The name of this warm space adorned with walnut wood, brass, and distressed leather comes from Chef Andrew’s favourite novel turned feature film The Butcher Boy. It might be a little macabre since the source material sees a 12-year old Irish boy losing his grip on reality and lashing out violently at his provincial hometown, but the name is still quite apt for a restaurant dishing out cuts of well-grilled meat from the Josper.

 Sunday Roast Beef

You definitely can’t go wrong with the juicy Dingley Dell Crispy Skin Pork Belly (from $32 for 200g) – cooked in a salt dome to lock in the moisture – and the US Grain Beef Short Rib (from $33 for 180g), especially since they star in Butcher Boy’s not-so-traditional Sunday Roast too. Both the Roast Beef ($36) or Roast Pork ($30) come paired with duck fat potatoes, Asian greens, black pepper gravy, and possibly the best Yorkshire pudding (good rise, crisp, and not overly eggy) in Singapore. We just wished the black pepper sauce was runnier so the Yorkie could have soaked it up.

Aubergine Satay

Other meats from the grill available during dinner include a beef ribeye, lamb rump and whole, Vietnamese-style grilled market fish. The dinner menu also sports small plates and buns, amongst which the stars were the Aubergine Satay ($18) and the Fried Chicken Bao ($18, two per serving). Served with a heavy, homemade peanut sauce, the former has a great texture and mouthfeel from a stint on the Josper and is balanced by the accompanying green mango salad. The yuzu mayo and shredded purple cabbage helps with the richness of the fried chicken, and while it’s not the first time we’ve seen something like this, it doesn’t stop us from ordering Butcher Boy’s version either.

(Scene question records)
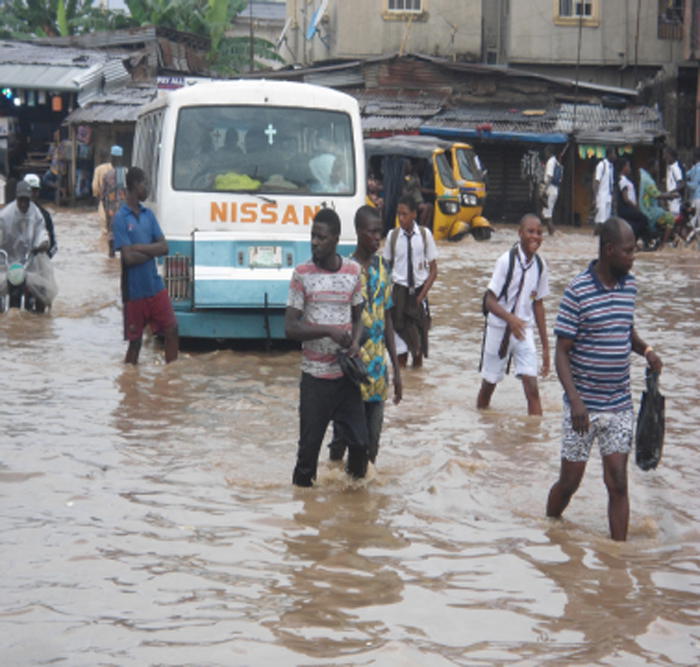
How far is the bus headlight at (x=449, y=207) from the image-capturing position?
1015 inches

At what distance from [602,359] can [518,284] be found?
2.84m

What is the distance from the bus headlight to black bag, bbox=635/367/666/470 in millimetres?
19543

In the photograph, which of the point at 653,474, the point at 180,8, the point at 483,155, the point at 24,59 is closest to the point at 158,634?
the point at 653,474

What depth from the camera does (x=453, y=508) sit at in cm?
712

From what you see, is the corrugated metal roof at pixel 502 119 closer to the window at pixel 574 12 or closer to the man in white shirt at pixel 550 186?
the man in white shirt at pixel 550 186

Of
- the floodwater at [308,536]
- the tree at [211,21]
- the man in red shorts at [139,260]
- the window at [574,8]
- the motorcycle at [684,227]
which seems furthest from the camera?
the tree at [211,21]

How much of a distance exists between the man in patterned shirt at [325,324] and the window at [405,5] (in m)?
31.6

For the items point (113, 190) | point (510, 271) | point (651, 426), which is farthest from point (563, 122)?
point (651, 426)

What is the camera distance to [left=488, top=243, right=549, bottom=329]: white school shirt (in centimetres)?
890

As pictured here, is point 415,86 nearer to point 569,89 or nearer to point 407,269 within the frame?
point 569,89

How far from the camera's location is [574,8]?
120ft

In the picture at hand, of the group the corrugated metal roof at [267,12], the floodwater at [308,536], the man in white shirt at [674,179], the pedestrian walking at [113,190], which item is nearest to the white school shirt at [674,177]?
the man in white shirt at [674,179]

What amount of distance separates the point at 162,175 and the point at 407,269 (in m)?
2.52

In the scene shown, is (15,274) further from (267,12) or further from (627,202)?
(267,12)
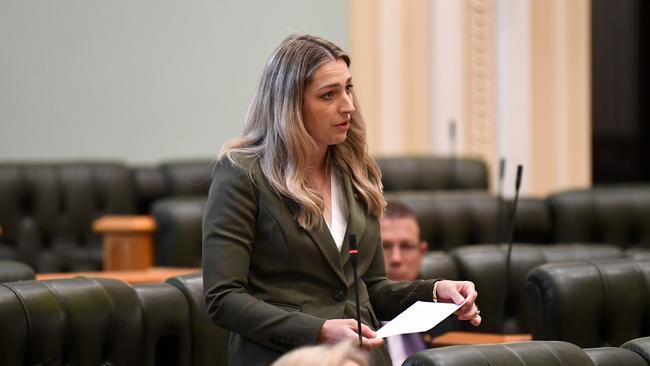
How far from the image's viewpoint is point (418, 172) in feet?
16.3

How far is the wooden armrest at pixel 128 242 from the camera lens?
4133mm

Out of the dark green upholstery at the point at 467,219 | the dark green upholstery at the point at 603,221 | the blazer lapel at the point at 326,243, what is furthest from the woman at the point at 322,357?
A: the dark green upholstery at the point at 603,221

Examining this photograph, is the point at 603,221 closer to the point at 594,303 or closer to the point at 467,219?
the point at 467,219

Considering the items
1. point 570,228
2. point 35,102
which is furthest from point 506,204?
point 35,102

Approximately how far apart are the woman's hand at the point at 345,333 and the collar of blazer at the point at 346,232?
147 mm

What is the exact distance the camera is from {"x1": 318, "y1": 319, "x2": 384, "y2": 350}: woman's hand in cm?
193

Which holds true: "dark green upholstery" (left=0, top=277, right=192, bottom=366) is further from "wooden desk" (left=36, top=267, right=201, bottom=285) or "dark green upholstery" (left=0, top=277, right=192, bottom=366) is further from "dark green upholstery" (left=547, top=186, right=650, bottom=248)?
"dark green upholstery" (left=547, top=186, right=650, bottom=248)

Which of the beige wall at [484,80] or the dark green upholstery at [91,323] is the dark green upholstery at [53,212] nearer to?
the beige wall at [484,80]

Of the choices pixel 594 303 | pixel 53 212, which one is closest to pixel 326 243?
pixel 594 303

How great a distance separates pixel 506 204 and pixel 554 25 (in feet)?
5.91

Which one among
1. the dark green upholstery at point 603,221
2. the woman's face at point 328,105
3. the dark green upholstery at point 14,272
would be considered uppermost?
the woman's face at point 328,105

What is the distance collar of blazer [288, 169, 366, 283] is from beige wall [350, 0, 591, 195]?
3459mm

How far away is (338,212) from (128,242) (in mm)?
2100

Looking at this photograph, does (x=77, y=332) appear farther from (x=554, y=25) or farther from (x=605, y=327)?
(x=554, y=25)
==
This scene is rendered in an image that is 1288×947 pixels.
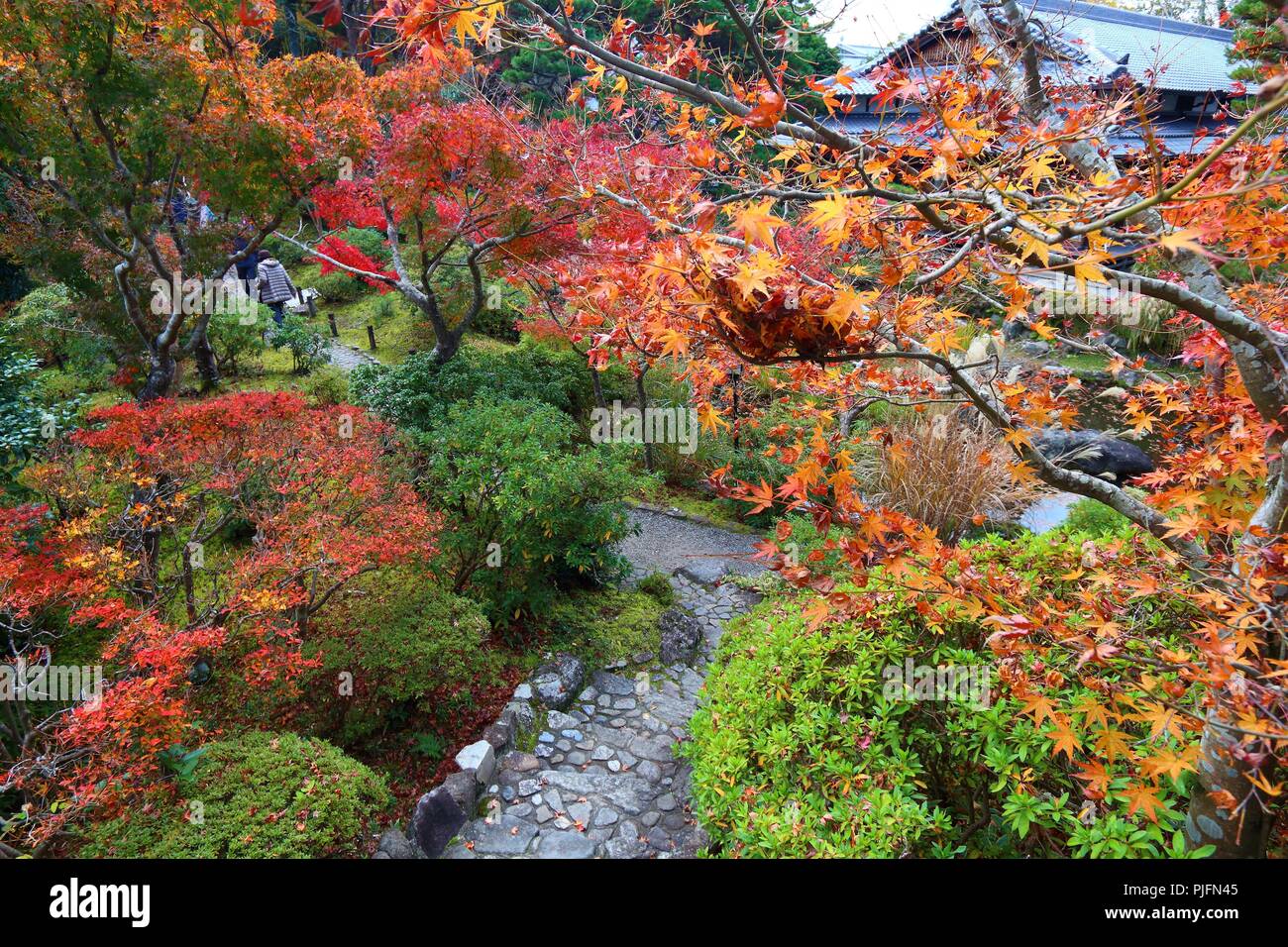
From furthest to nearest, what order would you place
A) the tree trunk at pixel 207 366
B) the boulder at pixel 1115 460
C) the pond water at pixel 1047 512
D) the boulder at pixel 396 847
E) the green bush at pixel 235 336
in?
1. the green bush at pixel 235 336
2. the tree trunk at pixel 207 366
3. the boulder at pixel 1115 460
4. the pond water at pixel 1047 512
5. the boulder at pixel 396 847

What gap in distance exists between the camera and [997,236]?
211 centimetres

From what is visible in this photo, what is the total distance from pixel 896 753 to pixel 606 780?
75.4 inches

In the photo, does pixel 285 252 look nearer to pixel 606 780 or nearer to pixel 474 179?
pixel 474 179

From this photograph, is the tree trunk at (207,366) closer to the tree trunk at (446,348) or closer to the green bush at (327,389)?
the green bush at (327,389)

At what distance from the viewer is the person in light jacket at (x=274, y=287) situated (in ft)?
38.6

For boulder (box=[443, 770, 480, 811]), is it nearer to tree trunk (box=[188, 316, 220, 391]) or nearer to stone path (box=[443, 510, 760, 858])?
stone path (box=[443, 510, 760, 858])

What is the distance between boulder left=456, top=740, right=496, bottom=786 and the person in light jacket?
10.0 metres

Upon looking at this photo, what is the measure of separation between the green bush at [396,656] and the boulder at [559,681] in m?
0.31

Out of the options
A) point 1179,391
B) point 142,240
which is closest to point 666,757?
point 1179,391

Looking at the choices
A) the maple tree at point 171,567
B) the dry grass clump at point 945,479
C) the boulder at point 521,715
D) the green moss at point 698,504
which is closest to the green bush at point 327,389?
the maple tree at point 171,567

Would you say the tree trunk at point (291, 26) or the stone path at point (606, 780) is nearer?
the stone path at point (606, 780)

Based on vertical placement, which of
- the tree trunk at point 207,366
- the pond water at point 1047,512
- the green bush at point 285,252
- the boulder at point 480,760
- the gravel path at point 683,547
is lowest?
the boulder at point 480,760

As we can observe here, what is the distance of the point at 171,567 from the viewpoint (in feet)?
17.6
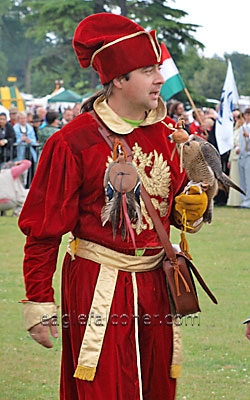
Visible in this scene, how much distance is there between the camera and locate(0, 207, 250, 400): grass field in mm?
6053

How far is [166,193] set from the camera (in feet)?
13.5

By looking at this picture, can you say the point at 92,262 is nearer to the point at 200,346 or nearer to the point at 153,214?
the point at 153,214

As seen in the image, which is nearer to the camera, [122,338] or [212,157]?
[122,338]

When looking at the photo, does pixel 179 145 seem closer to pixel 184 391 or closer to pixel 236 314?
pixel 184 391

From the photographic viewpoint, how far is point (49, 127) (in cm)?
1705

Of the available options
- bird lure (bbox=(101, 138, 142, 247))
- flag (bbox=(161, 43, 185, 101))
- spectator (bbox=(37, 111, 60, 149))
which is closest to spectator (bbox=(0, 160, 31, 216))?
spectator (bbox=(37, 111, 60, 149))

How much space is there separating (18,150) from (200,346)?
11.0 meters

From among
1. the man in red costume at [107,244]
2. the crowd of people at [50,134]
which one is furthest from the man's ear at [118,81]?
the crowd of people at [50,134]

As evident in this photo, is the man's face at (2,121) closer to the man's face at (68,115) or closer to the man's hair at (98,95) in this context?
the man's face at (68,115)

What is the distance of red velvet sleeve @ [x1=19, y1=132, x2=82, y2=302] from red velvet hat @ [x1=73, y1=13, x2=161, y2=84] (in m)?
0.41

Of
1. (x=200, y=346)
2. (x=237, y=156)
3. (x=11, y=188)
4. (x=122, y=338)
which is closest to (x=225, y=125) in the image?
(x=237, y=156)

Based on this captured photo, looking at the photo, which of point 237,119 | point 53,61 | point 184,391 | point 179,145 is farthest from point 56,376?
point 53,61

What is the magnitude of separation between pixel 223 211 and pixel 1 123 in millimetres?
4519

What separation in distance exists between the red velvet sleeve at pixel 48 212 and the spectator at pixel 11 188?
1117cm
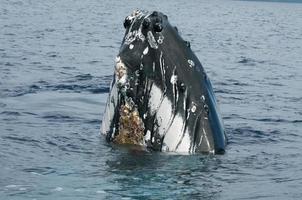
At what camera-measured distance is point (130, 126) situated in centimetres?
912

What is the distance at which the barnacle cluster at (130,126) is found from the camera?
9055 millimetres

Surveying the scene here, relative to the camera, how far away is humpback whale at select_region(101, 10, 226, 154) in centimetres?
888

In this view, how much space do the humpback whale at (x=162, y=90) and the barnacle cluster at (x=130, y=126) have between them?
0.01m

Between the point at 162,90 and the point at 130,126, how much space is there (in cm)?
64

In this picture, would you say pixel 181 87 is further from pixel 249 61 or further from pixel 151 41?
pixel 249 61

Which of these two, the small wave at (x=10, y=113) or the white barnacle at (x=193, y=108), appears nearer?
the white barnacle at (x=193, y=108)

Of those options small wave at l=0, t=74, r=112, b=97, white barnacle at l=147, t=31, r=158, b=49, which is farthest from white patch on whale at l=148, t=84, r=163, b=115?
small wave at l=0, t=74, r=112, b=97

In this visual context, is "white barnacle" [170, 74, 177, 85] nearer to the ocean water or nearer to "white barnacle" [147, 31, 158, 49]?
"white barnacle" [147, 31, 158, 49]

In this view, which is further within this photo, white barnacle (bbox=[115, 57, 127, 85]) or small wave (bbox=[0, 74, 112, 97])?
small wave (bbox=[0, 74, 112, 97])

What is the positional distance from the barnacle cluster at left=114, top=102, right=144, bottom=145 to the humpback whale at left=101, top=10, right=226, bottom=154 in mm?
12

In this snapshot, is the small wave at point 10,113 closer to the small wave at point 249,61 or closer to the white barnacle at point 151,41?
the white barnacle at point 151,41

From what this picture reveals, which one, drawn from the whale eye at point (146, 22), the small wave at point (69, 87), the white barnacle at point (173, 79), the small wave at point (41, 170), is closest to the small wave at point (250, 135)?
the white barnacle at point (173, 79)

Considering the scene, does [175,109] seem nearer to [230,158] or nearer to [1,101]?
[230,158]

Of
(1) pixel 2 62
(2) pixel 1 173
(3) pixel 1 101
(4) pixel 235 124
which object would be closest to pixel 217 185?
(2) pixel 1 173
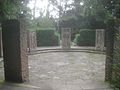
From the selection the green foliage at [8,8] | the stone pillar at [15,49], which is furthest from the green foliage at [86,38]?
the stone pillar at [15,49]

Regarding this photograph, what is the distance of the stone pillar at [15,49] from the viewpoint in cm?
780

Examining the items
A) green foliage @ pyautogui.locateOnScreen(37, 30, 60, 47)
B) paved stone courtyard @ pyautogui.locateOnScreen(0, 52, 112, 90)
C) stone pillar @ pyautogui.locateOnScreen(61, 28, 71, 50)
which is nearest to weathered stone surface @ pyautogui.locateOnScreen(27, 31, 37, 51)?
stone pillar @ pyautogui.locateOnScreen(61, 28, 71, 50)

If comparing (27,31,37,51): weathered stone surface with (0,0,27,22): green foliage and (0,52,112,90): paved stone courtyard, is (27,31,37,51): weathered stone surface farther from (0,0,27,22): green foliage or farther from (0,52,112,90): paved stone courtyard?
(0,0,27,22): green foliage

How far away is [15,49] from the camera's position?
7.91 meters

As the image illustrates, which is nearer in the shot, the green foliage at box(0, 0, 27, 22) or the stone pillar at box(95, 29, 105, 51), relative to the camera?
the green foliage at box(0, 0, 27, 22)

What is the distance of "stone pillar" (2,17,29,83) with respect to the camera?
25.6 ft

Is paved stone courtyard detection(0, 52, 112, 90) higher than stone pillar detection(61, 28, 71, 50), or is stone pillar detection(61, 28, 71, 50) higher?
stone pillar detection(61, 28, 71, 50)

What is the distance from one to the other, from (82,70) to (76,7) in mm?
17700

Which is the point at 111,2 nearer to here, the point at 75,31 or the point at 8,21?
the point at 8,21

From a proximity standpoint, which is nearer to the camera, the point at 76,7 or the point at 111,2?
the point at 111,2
* * *
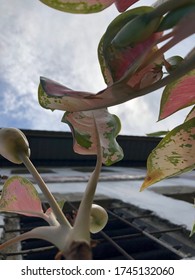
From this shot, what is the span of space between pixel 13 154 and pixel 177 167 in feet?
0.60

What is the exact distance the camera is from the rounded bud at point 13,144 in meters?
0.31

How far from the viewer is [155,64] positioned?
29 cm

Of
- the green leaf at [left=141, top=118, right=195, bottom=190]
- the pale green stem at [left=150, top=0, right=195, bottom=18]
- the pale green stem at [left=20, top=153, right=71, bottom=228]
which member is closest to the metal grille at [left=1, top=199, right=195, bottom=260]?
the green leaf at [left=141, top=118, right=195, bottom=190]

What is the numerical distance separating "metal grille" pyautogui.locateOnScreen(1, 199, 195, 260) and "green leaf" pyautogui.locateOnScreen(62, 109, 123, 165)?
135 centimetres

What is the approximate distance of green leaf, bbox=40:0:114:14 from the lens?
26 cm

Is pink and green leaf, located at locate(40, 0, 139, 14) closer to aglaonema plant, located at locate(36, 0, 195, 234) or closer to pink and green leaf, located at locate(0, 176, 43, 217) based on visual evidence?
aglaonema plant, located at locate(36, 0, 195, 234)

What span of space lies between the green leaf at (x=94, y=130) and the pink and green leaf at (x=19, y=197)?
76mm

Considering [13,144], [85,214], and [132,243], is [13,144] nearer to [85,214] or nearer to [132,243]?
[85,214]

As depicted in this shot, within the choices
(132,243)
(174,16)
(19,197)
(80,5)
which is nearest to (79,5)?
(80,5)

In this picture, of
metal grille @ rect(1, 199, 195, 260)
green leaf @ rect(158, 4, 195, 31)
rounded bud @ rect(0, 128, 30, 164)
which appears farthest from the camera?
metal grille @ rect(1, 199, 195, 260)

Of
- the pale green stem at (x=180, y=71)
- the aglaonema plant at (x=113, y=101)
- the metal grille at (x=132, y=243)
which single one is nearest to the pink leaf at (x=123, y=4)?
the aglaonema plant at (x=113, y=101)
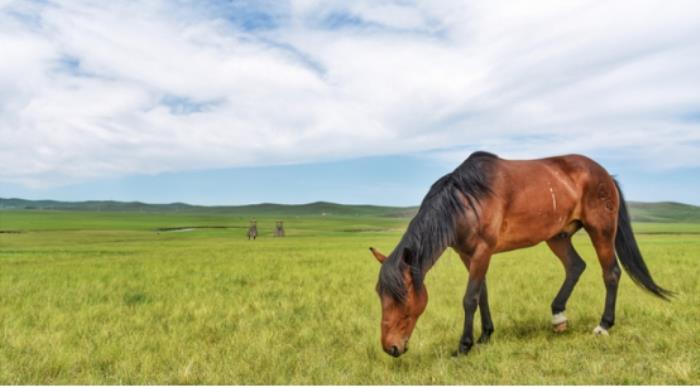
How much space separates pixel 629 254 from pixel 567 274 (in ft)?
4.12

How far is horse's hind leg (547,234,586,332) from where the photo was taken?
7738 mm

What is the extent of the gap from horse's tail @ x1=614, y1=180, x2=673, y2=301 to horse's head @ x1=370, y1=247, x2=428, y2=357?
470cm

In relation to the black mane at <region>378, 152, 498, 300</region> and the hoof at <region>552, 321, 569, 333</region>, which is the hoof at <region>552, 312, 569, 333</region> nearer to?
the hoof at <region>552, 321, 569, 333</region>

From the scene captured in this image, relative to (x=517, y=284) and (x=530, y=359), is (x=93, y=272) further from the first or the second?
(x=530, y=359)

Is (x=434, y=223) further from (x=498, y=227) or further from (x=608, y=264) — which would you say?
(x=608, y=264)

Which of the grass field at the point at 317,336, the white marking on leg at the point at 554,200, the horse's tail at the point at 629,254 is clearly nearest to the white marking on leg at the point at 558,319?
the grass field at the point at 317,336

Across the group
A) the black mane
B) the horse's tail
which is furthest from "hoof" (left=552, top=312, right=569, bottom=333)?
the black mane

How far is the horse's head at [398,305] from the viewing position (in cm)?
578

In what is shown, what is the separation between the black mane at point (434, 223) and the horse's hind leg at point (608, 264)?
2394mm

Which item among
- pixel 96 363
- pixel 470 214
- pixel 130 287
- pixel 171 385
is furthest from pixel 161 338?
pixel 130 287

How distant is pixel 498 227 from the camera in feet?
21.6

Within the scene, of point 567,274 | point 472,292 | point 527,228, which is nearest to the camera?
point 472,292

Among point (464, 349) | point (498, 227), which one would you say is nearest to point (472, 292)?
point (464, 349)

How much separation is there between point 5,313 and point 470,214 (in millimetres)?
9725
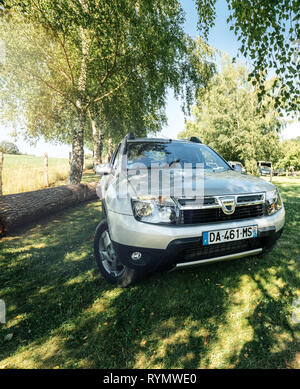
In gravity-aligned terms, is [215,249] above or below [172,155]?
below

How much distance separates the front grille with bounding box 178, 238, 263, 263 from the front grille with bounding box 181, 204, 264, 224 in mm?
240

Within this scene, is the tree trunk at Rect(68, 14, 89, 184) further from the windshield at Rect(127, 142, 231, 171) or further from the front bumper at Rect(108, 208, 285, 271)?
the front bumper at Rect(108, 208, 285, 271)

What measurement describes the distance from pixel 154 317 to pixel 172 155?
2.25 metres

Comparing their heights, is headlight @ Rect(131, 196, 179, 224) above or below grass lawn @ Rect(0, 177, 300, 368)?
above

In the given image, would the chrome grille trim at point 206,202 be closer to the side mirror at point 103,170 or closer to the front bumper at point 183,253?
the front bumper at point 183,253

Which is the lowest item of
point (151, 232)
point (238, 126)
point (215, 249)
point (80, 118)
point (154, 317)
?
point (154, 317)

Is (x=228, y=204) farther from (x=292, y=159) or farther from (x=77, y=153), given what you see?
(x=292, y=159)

## Task to carry out
Transcribe the stretch of the restaurant review from "The name of" through "from the Josper.".

## Final answer
The name of this warm space adorned with walnut wood, brass, and distressed leather comes from Chef Andrew’s favourite novel turned feature film The Butcher Boy. It might be a little macabre since the source material sees a 12-year old Irish boy losing his grip on reality and lashing out violently at his provincial hometown, but the name is still quite apt for a restaurant dishing out cuts of well-grilled meat from the Josper.